A demonstration has been planned to protest a contentious new book about ZANU PF's land grab campaign, which is painted as a 'success' by the book's authors.
"Zimbabwe Takes Back its Land" was written by three scholars and aims to counter "the dominant media narratives of oppression and economic stagnation in Zimbabwe."
The authors are Dr. Joseph Hanlon, Jeanette Manjengwa from the University of Zimbabwe and Dr. Teresa Smart. The book's blurb reads that a decade after the land grabs started, "the land reform story is a contrast to the dominant media narratives of oppression and economic stagnation. Zimbabwe Takes Back its Land offers a more positive and nuanced assessment of land reform in Zimbabwe. It does not minimize the depredations of the Mugabe regime; indeed it stresses that the land reform was organized by liberation war veterans acting against President Mugabe and his cronies and their corruption."

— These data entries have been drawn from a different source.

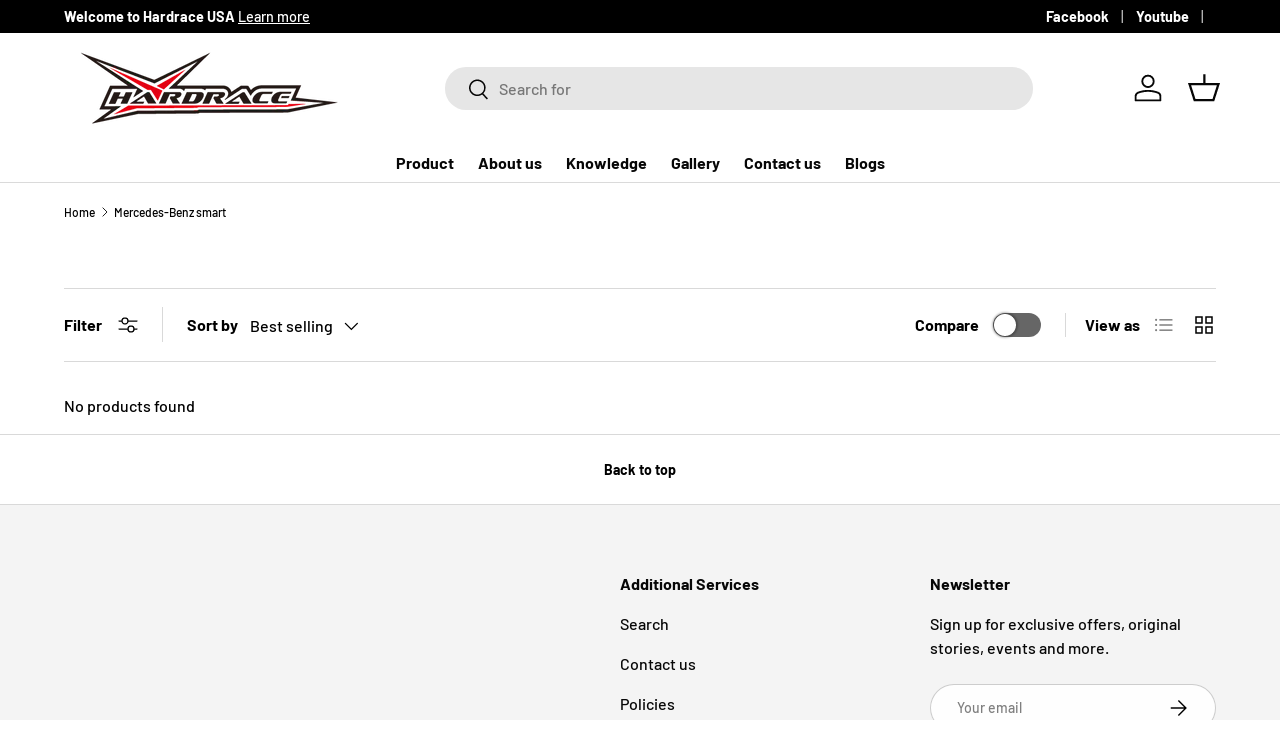

--- FILE ---
content_type: text/javascript
request_url: https://hardraceusa.com/cdn/shop/t/65/assets/product-form.js?v=65023693641062547211717564914
body_size: 453
content:
if(!customElements.get("product-form")){class ProductForm extends HTMLElement{constructor(){super(),this.hasChildNodes()&&this.init()}init(){this.form=this.querySelector(".js-product-form"),this.form&&(this.form.querySelector('[name="id"]').disabled=!1,this.cartDrawer=document.querySelector("cart-drawer"),this.submitBtn=this.querySelector('[name="add"]'),theme.settings.afterAtc!=="no-js"&&this.form.addEventListener("submit",this.handleSubmit.bind(this)))}async handleSubmit(evt){if(evt.target.id==="product-signup_form"||(evt.preventDefault(),this.submitBtn.getAttribute("aria-disabled")==="true"))return;theme.settings.vibrateOnATC&&window.navigator.vibrate&&window.navigator.vibrate(100),this.errorMsg=null,this.setErrorMsgState(),this.submitBtn.setAttribute("aria-disabled","true"),this.submitBtn.classList.add("is-loading");const formData=new FormData(this.form);let sections="cart-icon-bubble";this.cartDrawer&&(sections+=`,${this.cartDrawer.closest(".shopify-section").id.replace("shopify-section-","")}`),formData.append("sections_url",window.location.pathname),formData.append("sections",sections);const fetchRequestOpts={method:"POST",headers:{Accept:"application/javascript","X-Requested-With":"XMLHttpRequest"},body:formData};try{const oldCartResponse=await fetch(`${theme.routes.cart}.js`);if(!oldCartResponse.ok)throw new Error(oldCartResponse.status);const oldCartData=await oldCartResponse.json(),response=await fetch(theme.routes.cartAdd,fetchRequestOpts),data=await response.json();let error=typeof data.description=="string"?data.description:data.message;if(data.errors&&typeof data.errors=="object"&&(error=Object.entries(data.errors).map(item=>item[1].join(", "))),data.status&&this.setErrorMsgState(error),!response.ok)throw new Error(response.status);if(theme.settings.afterAtc==="page")setTimeout(()=>{window.location.href=theme.routes.cart},300);else{ProductForm.updateCartIcon(data);const quickAddDrawer=this.closest("quick-add-drawer");quickAddDrawer&&quickAddDrawer.addedToCart(),setTimeout(()=>{if(this.cartDrawer)this.cartDrawer.renderContents(data,!quickAddDrawer&&theme.settings.afterAtc==="drawer");else if(window.location.pathname===theme.routes.cart){const cartItems=document.querySelector("cart-items");cartItems&&(cartItems.dataset.empty==="true"?window.location.reload():cartItems.refresh())}},700)}const newCartResponse=await fetch(`${theme.routes.cart}.js`);if(!newCartResponse.ok)throw new Error(newCartResponse.status);const newCartData=await newCartResponse.json(),itemInOldCart=oldCartData.items.filter(item=>item.variant_id===data.variant_id)[0];itemInOldCart?this.dispatchEvent(new CustomEvent("on:line-item:change",{bubbles:!0,detail:{cart:newCartData,variantId:data.variant_id,oldQuantity:itemInOldCart.quantity,newQuantity:itemInOldCart.quantity===data.quantity?itemInOldCart.quantity:data.quantity}})):this.dispatchEvent(new CustomEvent("on:cart:add",{bubbles:!0,detail:{cart:newCartData,variantId:data.variant_id}}))}catch(error){console.log(error),this.dispatchEvent(new CustomEvent("on:cart:error",{bubbles:!0,detail:{error:this.errorMsg.textContent}}))}finally{this.submitBtn.classList.add("is-success"),this.submitBtn.removeAttribute("aria-disabled"),setTimeout(()=>{this.submitBtn.classList.remove("is-loading"),this.submitBtn.classList.remove("is-success")},1400)}}static updateCartIcon(response){const cartIconBubble=document.getElementById("cart-icon-bubble");cartIconBubble&&(cartIconBubble.innerHTML=response.sections["cart-icon-bubble"])}setErrorMsgState(error=!1){this.errorMsg=this.errorMsg||this.querySelector(".js-form-error"),this.errorMsg&&(this.errorMsg.hidden=!error,error&&(this.errorMsg.innerHTML="",(Array.isArray(error)?error:[error]).forEach((err,index)=>{index>0&&this.errorMsg.insertAdjacentHTML("beforeend","<br>"),this.errorMsg.insertAdjacentText("beforeend",err)})))}}customElements.define("product-form",ProductForm)}
//# sourceMappingURL=/cdn/shop/t/65/assets/product-form.js.map?v=65023693641062547211717564914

The authors are this week in London discussing their research findings, collated after spending a month in the country last year.
London based protest group the Zimbabwe Vigil has now planned a demonstration outside one of the events where the authors will be speaking, insisting that the information is misleading and the book "sanitizes" a devastating decade of abuse. The demonstration will take place on Thursday evening at Chatham House.
The Vigil's Dennis Benton told SW Radio Africa on Monday that, after reading the book, he found the information to be "contentious," and "misleading," saying the book is written from an inherently "racist basis."
"It is full of statistics that are impossible if you have spent such a short time researching the details. It is also written from the basis that if you are white, you are not Zimbabwean," Benton explained.
In its open letter to Chatham House, the Vigil said: "We believe the illegal and violent seizure of commercial farms is an abuse of human rights. British courts have found this to be the case."
"If, as claimed in the book, agricultural production is returning to former levels, the Vigil warmly welcomes it. But this assertion does not square with the statement by the UN that 1.6 million Zimbabweans are facing starvation - some 12% of the population - and for yet another year Zimbabwe needs international food aid."
The letter adds: "Whether or not the agricultural situation is improving, and it could hardly fail to, the land seizures were illegal under international law and the SADC treaty. This has fatally undermined agriculture sector finance, especially since Zimbabwe has yet to meet its legal obligations to pay compensation."